A Companhia Mirante de Teatro, junto ao Grupo de Jovens Divino Coração de Jesus, da Paróquia Nossa Senhora do Brasil apresentaram na terça-feira, 26, uma adaptação da peça “O Auto da Compadecida”, de Ariano Suassuna, com direção de Thiago Domingues, ator e membro da Comunidade Católica CVXAVIER.

 

“A Companhia Mirante é um universo que promove arte, cultura e fé, desde o centro às periferias, sejam elas sociais ou humanas.” A definição é de Arthur Baldin, formado em Teatro e Artes do Corpo pela PUC-SP e um dos atores da Companhia.

 

O Tuca, Teatro da PUC-SP ficou lotado para a apresentação que começou às 21h e envolveu o público com um roteiro já conhecido por muitos, mas sempre cheio de surpresas e capaz de emocionar. Além disso, assistir “O auto da compadecida” é uma oportunidade de refletir sobre a vida e a coerência de vida cristã.

 

Com patrocínio e apoio da Paróquia Nossa Senhora do Brasil e incentivo do Vicariato para a Educação e a Universidade, da Arquidiocese de São Paulo, o Grupo destinará toda a renda do espetáculo para a Comunidade Missão Belém, que mantém várias casas para acolher pessoas em situação de rua no Brasil e em outros países como Itália e Haiti.

 

Diversidade

“Eu nunca vi uma peça de teatro reunir tantas pessoas diferentes. Acredito que isso faz parte da missão do teatro e tenho muito orgulho em participar da Mirante, porque ela é uma companhia aberta a todos” disse Arthur, que interpreta o Major Antonio Moraes no espetáculo. “Aprendi muito com essa experiência”, continou.

A história dos atores, sejam eles profissionais ou não, se mistura à história de jovens que, pela primeira vez, interpretaram uma obra teatral ou, pela primeira vez tiveram oportunidade de apresentarem-se com uma plateia tão numerosa num teatro prestigioso como o Tuca.

A experiência do grupo mostra, porém, que quando fé e arte se encontram, o resultado tanto para quem está no palco, quanto para quem participa na plateia é um momento de alegria, diversão e, ao mesmo tempo, de confronto da própria vida diante de Deus e de seus ensinamentos.

Bay Marthyn é ator e interpretou Severino de Aracaju no Auto.
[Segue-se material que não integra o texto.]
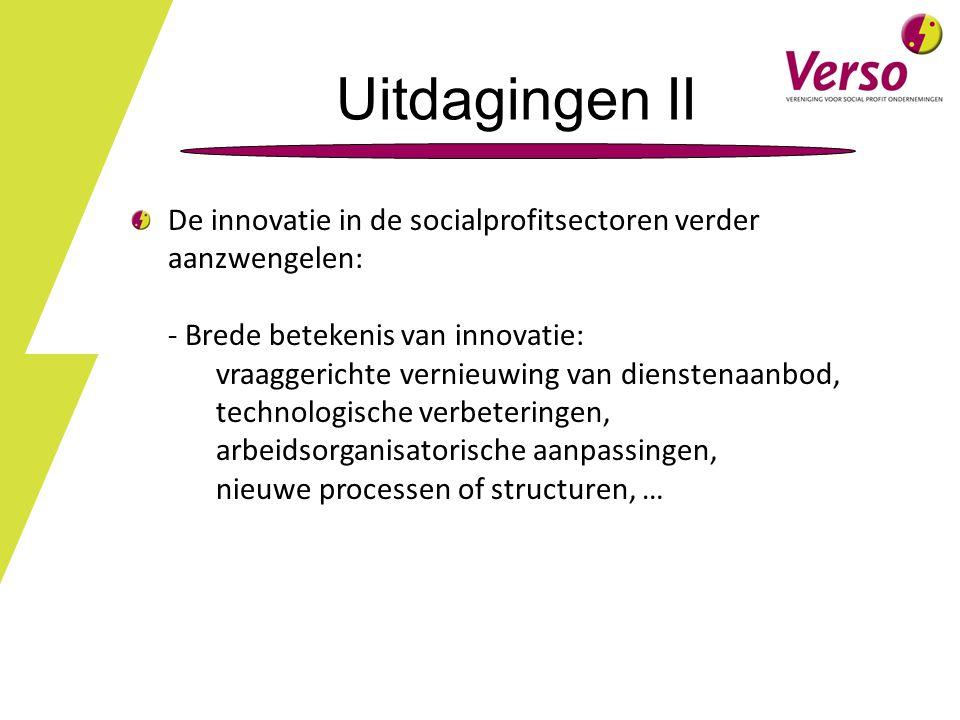 Uitdagingen II De innovatie in de socialprofitsectoren verder aanzwengelen: - Brede betekenis van innovatie: vraaggerichte vernieuwing van dienstenaanbod, technologische verbeteringen, arbeidsorganisatorische aanpassingen, nieuwe processen of structuren, …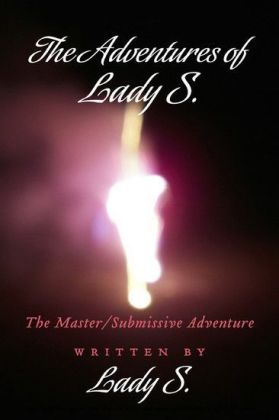 The Adventures of Lady S.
Ele é professor de teatro e há muito tempo não interpretava. Foi convidado para substituir uma atriz e para ele foi uma alegria voltar aos palcos. “Foi um processo muito lindo e sei que esta experiência não foi somente profissional, mas sobretudo espiritual”, disse

 

Grande família

Para María Elena Infante Malachias, que interpretou a cangaceira durante o Auto, esposa  de Célio Malachias, que interpretou Jesus Cristo e  Andrés Infante Malachias, que fez o papel de sacristão, o teatro foi o lugar em que seu filho se encontrou, depois de uma série de dificuldades de adaptação e bullying na escola por diferentes motivos.

“Foi uma alegria e uma emoção participarmos juntos em todos os momentos da realização desse teatro, sobretudo dos ensaios. Participar da apresentação foi algo muito importante para meu filho e ele está muito feliz”, contou María Helena.

 

Profissionalismo

Gustavo Henrique Costa, 27, é escritor e dramaturgo e interpretou o padeiro. O auto da compadecida” foi a peça que o despertou para o teatro há cerca de quatro anos. “Estar no elenco me fez brilhar os olhos e para mim, a pessoa do Ariano Suassuna é muito importante, por tudo o que ele representa para o País. Foi muito bom participar desse projeto”, afirmou.

Para Bia Sobreira, 17, que interpretou João Grilo no Auto, não é atriz profissional, mas já estudou teatro amador durante quase 5 anos, participar da peça foi um momento muito importante porque ela sonha em ser atriz profissional. “Os ensaios foram árduos, sobretudo nas semanas que antecederam a apresentação. Mas todas as pessoas são muito comprometidas e, desde a primeira apresentação, na Paróquia Nossa Senhora do Brasil, percebemos quantos frutos bons poderiam nascer dessa iniciativa.”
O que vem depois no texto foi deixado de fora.